Kralkor permaneció en silencio. En sus ojos chispeó una cautela ancestral. —¿Por qué me lo dices ahora? —preguntó con voz grave—. ¿Después de siglos de fingir ignorancia? ¿Planeas usarme como un componente más en tus ecuaciones de mercurio y poder?
Eldrion cerró los ojos un instante. Dejó caer la máscara de impasibilidad, revelando el peso de una culpa antigua por experimentos y observaciones intrusivas que nadie más conocía.
—Nada de eso —respondió, recuperando su determinación—. Necesito una verdad, y solo tú puedes dármela. Estos invasores vienen del espacio exterior. Por los registros que rescaté antes de la ceguera lunar, es innegable.
Señaló el punto del portal en el holograma. —Sé que los primeros seres con los que luchasteis hace milenios también vinieron del vacío. Pero solo he visto oscuridad y corrupción. No he visto seres de luz llegar de las estrellas. Dime, Kralkor: ¿Los primeros enemigos... eran como estos?
Kralkor emitió un gruñido tectónico. Su mirada se perdió en recuerdos más antiguos que las montañas. —No —respondió con peso de granito—. En aquel entonces, lo que llegó no tenía forma concreta. Eran tormentas de antimateria consciente, nebulosas de maldad pura. Eran la Oscuridad Insaciable en estado bruto.
Extendió una mano enorme. Del espacio entre sus dedos, dejó caer el cadáver mutilado de un Guerrero Berserker, que aún emanaba frío.
—Esto —señaló con desdén— tiene forma física. Carne, huesos, aunque corruptos. La Oscuridad primordial es un principio, una fuerza. Pero tiene la capacidad de infección.
Sus ojos se fijaron en el mago. —Puede corromper a seres vivos, de luz o materia, y dotarlos de poder terrible a cambio de su esencia. Los seres que ahora nos atacan... no son la Oscuridad. Son seres que, en algún lugar del cosmos, fueron algo más. Algunos eran de luz, otros mortales. Cayeron. Fueron reescritos. Son sirvientes con voluntad propia, leales al principio que los rehízo.
Eldrion no mostró asombro. Su rostro permaneció sereno, como si las piezas de un complejo modelo cósmico finalmente encajaran.
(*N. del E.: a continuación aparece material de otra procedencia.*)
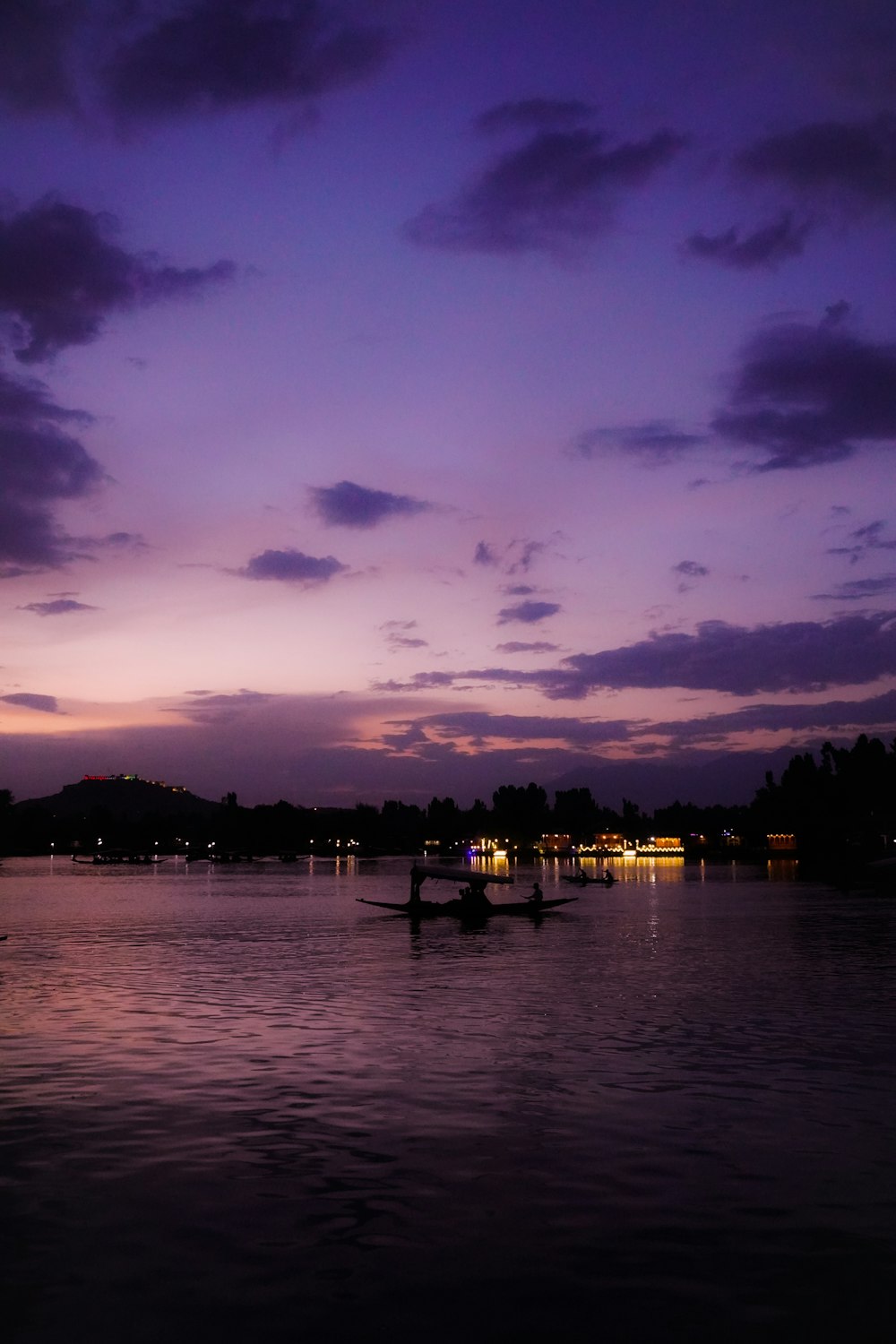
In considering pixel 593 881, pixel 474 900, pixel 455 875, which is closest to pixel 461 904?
pixel 474 900

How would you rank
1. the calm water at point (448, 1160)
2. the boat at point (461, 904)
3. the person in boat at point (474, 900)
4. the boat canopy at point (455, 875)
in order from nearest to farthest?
the calm water at point (448, 1160) < the boat canopy at point (455, 875) < the boat at point (461, 904) < the person in boat at point (474, 900)

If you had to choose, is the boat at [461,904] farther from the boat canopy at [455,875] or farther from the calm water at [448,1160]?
the calm water at [448,1160]

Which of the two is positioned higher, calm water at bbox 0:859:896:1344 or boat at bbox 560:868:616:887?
calm water at bbox 0:859:896:1344

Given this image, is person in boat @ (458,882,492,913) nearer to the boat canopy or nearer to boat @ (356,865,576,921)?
boat @ (356,865,576,921)

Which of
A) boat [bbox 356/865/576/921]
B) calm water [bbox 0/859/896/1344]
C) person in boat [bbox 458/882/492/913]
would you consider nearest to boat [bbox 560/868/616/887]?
boat [bbox 356/865/576/921]

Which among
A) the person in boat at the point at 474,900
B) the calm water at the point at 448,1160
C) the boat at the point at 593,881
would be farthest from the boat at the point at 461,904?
the boat at the point at 593,881

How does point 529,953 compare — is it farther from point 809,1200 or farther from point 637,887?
point 637,887

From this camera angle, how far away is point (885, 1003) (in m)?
36.6

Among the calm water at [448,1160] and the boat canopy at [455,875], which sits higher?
the boat canopy at [455,875]

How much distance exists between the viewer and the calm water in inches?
496

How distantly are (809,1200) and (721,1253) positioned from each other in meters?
2.66

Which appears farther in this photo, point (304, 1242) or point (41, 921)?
point (41, 921)

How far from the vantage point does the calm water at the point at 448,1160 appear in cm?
1259

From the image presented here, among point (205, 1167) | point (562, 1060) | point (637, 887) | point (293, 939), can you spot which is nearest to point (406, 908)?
point (293, 939)
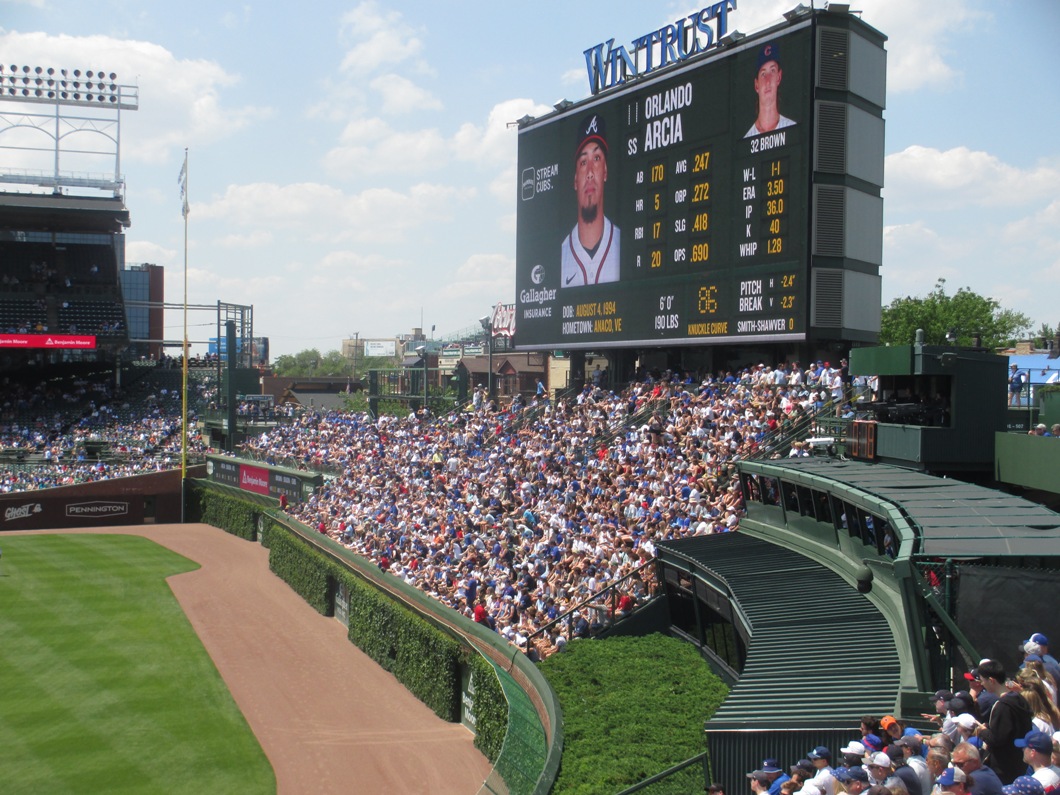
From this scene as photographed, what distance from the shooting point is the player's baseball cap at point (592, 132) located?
2420cm

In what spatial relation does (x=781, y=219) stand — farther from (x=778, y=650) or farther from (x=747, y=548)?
(x=778, y=650)

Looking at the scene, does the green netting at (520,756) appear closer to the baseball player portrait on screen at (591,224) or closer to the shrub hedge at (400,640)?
the shrub hedge at (400,640)

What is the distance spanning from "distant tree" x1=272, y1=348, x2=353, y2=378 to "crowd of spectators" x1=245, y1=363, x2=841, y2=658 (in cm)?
10651

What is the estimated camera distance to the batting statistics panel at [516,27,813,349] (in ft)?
64.4

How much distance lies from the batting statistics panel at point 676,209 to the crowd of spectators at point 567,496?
1561 mm

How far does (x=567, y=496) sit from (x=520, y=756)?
8.98 meters

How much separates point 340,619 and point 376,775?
10.2m

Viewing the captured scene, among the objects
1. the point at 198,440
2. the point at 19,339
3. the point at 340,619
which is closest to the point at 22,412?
the point at 19,339

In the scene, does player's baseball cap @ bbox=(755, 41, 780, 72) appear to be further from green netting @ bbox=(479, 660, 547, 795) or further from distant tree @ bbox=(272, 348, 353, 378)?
distant tree @ bbox=(272, 348, 353, 378)

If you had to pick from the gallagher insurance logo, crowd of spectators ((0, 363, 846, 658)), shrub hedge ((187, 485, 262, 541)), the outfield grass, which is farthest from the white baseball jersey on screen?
the gallagher insurance logo

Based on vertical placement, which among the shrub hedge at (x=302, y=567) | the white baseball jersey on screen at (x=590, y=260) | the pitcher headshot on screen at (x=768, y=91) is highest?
the pitcher headshot on screen at (x=768, y=91)

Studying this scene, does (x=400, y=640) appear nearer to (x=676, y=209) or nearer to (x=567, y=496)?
(x=567, y=496)

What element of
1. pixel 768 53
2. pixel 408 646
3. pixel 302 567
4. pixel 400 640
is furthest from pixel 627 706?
pixel 302 567

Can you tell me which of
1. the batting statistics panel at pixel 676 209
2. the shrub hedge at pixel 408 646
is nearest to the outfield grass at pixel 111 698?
the shrub hedge at pixel 408 646
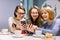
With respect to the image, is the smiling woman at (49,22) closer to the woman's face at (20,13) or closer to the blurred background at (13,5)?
the blurred background at (13,5)

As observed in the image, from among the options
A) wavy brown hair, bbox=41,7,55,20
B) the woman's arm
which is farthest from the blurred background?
the woman's arm

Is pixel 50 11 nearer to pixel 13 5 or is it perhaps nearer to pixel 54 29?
pixel 54 29

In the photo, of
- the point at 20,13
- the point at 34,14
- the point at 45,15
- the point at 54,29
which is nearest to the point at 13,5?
the point at 20,13

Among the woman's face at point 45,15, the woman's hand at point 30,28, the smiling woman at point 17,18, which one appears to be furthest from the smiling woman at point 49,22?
the smiling woman at point 17,18

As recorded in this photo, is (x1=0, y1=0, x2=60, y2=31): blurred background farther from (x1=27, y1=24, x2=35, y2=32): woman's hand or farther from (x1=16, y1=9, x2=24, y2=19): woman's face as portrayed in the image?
(x1=27, y1=24, x2=35, y2=32): woman's hand

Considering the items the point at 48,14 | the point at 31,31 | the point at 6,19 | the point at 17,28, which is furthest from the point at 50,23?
the point at 6,19

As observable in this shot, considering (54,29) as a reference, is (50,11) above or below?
above

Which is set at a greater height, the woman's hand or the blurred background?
the blurred background

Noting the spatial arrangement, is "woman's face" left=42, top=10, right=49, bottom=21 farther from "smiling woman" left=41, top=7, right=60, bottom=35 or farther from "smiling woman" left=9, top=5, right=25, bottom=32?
"smiling woman" left=9, top=5, right=25, bottom=32

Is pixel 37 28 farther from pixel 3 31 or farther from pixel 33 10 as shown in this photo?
pixel 3 31

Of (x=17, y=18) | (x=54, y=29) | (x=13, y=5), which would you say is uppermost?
(x=13, y=5)

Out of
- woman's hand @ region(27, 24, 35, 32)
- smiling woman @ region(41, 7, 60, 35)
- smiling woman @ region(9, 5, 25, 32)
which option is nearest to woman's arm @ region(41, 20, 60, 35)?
smiling woman @ region(41, 7, 60, 35)

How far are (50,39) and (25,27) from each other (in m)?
0.41

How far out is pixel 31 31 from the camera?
53.4 inches
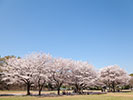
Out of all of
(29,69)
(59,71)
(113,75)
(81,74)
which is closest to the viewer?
(29,69)

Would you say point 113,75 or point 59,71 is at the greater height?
point 59,71

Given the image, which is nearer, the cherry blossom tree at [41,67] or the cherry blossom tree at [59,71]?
the cherry blossom tree at [41,67]

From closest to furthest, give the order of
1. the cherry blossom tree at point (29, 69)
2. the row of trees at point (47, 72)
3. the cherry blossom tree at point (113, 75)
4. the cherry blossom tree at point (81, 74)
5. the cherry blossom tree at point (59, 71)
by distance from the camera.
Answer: the cherry blossom tree at point (29, 69), the row of trees at point (47, 72), the cherry blossom tree at point (59, 71), the cherry blossom tree at point (81, 74), the cherry blossom tree at point (113, 75)

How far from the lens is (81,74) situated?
37375 mm

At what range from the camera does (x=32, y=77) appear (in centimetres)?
3136

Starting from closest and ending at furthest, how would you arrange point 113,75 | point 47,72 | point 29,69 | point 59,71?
point 29,69, point 47,72, point 59,71, point 113,75

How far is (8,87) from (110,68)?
40.5 m

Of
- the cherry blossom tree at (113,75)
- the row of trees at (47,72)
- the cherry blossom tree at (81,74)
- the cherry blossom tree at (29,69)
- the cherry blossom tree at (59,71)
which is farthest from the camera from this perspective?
the cherry blossom tree at (113,75)

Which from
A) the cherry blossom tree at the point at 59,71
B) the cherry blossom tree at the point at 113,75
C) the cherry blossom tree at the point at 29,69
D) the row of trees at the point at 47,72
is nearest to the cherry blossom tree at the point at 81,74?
the row of trees at the point at 47,72

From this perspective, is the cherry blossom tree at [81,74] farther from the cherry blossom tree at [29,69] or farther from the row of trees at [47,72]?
the cherry blossom tree at [29,69]

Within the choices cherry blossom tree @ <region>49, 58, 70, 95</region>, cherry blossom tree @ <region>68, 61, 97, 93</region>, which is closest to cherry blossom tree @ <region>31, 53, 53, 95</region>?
cherry blossom tree @ <region>49, 58, 70, 95</region>

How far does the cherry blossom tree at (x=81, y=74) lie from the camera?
36.0 metres

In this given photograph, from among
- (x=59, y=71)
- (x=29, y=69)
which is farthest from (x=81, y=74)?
(x=29, y=69)

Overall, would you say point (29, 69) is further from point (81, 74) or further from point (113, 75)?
point (113, 75)
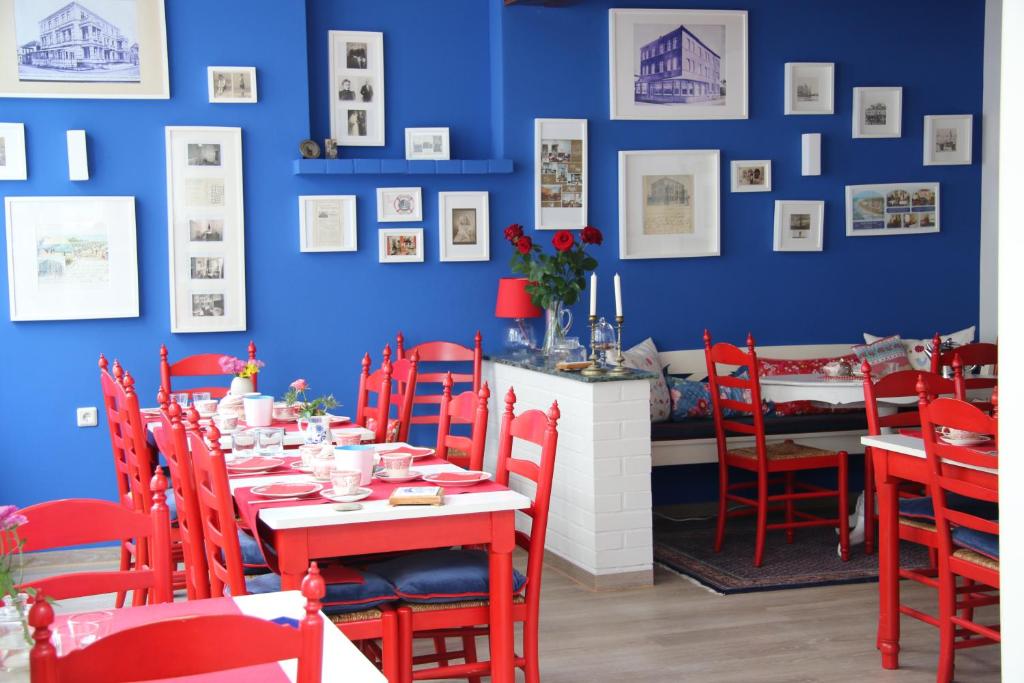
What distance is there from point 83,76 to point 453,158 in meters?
1.91

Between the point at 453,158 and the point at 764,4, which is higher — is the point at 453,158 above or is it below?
below

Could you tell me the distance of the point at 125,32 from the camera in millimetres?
5629

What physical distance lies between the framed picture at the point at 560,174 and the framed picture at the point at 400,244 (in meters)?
0.65

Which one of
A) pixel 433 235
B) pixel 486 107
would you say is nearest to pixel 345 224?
pixel 433 235

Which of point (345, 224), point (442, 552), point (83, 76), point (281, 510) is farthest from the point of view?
point (345, 224)

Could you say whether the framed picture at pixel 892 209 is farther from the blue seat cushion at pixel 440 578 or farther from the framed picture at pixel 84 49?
the blue seat cushion at pixel 440 578

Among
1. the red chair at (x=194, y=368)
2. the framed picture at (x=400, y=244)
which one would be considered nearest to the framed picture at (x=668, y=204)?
the framed picture at (x=400, y=244)

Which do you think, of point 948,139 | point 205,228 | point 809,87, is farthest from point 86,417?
point 948,139

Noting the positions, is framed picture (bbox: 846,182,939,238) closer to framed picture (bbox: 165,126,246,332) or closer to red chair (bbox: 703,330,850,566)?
red chair (bbox: 703,330,850,566)

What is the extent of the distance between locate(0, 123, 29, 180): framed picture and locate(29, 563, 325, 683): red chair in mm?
4604

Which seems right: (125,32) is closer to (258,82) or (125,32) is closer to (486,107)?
(258,82)

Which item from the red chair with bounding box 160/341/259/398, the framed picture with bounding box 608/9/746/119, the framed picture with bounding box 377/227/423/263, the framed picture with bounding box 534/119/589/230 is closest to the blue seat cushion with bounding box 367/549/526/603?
the red chair with bounding box 160/341/259/398

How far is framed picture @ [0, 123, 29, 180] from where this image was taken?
549cm

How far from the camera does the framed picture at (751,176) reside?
21.2 feet
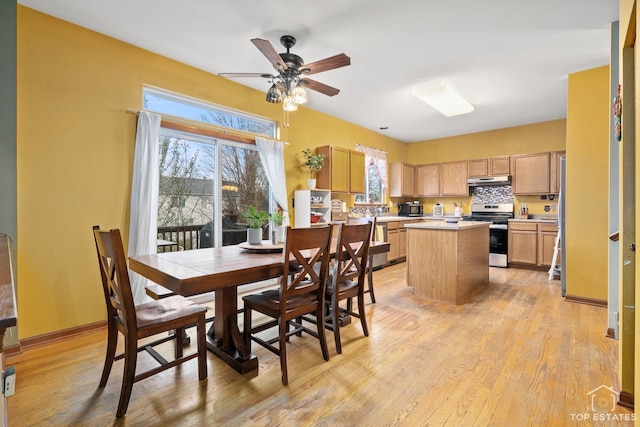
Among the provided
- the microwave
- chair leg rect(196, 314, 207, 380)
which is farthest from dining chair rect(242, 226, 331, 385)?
the microwave

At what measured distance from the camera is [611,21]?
2525mm

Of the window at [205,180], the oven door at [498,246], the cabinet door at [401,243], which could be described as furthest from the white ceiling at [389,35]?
the cabinet door at [401,243]

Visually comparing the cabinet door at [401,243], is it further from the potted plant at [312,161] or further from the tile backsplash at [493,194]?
the potted plant at [312,161]

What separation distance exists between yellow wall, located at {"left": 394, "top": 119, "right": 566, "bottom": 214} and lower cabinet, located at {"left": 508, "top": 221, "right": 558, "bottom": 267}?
2.33 ft

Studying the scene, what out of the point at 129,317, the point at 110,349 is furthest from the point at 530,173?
the point at 110,349

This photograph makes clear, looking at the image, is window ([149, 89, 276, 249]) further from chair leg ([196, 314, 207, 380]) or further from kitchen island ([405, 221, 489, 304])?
kitchen island ([405, 221, 489, 304])

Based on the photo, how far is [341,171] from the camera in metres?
4.91

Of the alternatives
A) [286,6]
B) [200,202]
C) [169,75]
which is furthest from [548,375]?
[169,75]

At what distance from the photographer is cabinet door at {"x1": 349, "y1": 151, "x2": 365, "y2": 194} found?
16.8ft

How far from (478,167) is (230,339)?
5735mm

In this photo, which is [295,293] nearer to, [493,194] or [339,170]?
[339,170]

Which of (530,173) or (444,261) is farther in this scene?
(530,173)

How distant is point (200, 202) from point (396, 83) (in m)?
2.84

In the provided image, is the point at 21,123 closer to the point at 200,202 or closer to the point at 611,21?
the point at 200,202
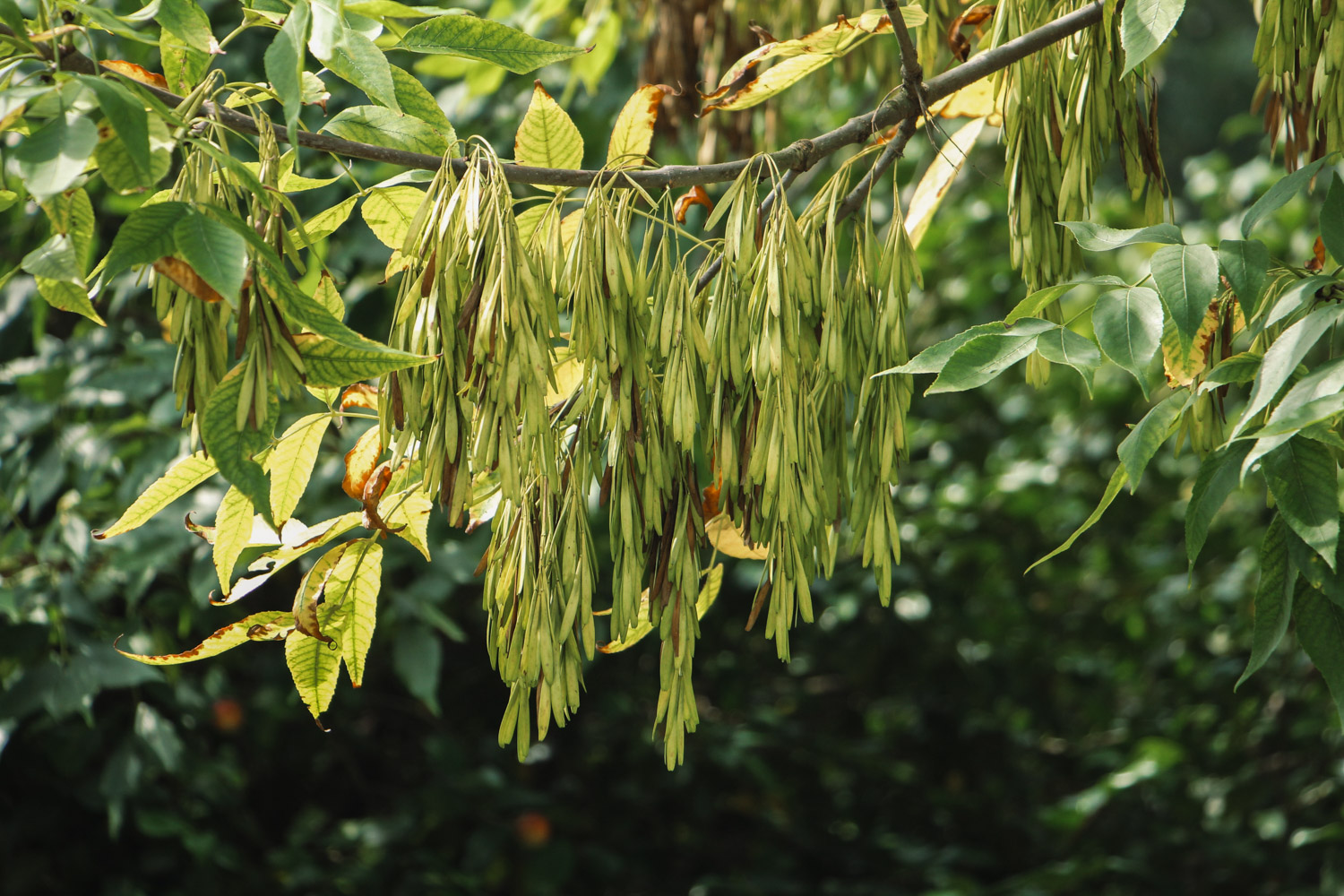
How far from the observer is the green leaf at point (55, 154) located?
1.72 ft

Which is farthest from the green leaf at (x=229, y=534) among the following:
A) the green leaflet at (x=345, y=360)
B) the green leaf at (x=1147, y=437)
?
the green leaf at (x=1147, y=437)

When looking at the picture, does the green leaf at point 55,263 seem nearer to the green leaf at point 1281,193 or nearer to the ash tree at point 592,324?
the ash tree at point 592,324

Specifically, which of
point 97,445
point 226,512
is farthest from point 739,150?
point 226,512

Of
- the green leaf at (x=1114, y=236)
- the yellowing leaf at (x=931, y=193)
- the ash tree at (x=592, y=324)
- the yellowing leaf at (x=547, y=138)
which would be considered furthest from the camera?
the yellowing leaf at (x=931, y=193)

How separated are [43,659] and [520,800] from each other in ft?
2.57

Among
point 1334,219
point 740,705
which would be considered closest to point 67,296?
point 1334,219

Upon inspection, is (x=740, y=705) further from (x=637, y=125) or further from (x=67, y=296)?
(x=67, y=296)

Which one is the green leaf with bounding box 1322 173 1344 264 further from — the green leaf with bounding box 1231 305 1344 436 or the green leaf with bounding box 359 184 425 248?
the green leaf with bounding box 359 184 425 248

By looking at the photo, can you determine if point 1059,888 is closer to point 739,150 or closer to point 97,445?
point 739,150

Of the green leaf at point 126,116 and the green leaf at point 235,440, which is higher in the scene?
the green leaf at point 126,116

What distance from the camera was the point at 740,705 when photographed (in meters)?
2.32

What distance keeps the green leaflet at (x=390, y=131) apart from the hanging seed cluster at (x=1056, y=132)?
0.47m

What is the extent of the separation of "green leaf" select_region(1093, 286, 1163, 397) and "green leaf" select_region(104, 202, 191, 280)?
1.82 feet

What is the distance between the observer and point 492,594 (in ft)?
2.49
—Entonces —murmuró—, este es el parásito. La infección que Zha'thik temía. Además, si estos invasores alguna vez fueron seres de luz, significa que afuera, en la inmensidad, aún hay otros que no han caído. No estamos solos. Debemos intentar contactarlos.
Kralkor lo observó con realismo ancestral. —El universo es inabarcable, pequeño. Aunque mandes una señal con todo nuestro poder, nada asegura que alguien la oiga. O que quiera venir.
—Es cierto. Pero el hecho de que hayan llegado aquí dos veces demuestra que el vacío es transitable. Debemos intentarlo. Y para eso, te necesito a ti. Tu esencia es pura. Tu voz resonaría donde la mía jamás llegaría.
Kralkor emitió un sonido bajo, mezcla de risa y suspiro de piedra. —Y dijiste que no me querías para tus experimentos. —Estudió la determinación del mago—. Está bien. Dado que la alternativa es la aniquilación de nuestra obra, te ayudaré. ¿Qué debo hacer?
Una sonrisa fugaz tocó los labios de Eldrion. —Empezar por no llamarme "pequeño" sería un detalle, pero ¿Quién soy yo para cuestionar a un dios antiguo?
Recuperó la seriedad. —Necesito que tomes tu verdadera forma. Tu esencia espiritual. Luego, envía un mensaje al espacio. Una llamada de auxilio: un mundo de luz antigua está siendo asediado. Yo realizaré un ritual de amplificación usando las lunas como antenas gigantescas, inyectando tu señal en el tejido del espacio a velocidad supralumínica.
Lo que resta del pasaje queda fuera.